Looking for some veteran advice

Hello, I am new to the forums. I signed up because I am sick of friends giving me crappy, conflicting advice.

I am a 20 year old male college student. I am about 5'10'' and 155 lbs. The pants I wear range from a size 31-33 waist (depends on the brand for some reason) I am not fat or anything but I desperately want to have that tight and toned look. Having fairly large muscles would be nice, but mainly having no visible fat and six-pack abs are my main concerns. I am a pretty slim guy but I have some fat lower on my stomach, as well as alot on my sides (love handles) and on my butt.
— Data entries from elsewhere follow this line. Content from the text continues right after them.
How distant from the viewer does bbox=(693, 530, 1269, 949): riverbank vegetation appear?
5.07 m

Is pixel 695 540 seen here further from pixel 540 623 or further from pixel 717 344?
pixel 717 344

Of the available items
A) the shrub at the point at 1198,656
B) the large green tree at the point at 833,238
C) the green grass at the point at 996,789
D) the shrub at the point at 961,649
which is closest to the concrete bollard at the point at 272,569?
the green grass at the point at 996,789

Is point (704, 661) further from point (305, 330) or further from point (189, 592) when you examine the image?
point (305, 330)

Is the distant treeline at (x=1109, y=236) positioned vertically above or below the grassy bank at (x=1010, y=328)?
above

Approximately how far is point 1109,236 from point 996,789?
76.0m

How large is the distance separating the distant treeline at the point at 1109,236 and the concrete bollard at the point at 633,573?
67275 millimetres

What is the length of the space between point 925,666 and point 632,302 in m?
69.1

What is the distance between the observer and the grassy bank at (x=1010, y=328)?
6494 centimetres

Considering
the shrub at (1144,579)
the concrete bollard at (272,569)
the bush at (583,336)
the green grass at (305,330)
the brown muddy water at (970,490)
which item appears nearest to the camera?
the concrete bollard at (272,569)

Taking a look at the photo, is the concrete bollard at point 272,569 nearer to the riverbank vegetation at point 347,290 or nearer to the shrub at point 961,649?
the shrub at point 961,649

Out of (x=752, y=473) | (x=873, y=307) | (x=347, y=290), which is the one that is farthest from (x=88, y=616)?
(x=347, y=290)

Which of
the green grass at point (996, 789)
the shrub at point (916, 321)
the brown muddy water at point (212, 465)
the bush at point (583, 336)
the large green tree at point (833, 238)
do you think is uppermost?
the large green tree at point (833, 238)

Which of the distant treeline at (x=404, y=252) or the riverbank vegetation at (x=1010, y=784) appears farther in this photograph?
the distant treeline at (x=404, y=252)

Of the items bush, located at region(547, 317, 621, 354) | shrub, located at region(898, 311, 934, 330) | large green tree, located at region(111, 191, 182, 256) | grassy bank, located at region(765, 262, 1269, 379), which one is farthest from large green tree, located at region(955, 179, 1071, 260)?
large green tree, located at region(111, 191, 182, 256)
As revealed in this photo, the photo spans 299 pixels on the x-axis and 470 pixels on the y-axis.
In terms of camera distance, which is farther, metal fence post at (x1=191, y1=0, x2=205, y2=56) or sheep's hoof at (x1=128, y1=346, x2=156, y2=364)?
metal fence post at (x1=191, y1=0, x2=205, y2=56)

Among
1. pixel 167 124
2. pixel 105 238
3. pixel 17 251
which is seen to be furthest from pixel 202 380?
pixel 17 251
Nothing noticeable really, but I want to look good naked, you know?

I eat a vegetarian diet. I take multivitamins and occasionally a protein supplement. Most of the time I would estimate I eat 800-1500 calories a day. It depends on how I feel. I would be willing to change my diet and there is a pretty well equipped gym on my campus. I have been trying to do some cardio and strength training but so far I've had almost no improvement. I have been considering taking a metabolic enhancer, such as "ripped fuel". Any advice would be welcome. Thank you.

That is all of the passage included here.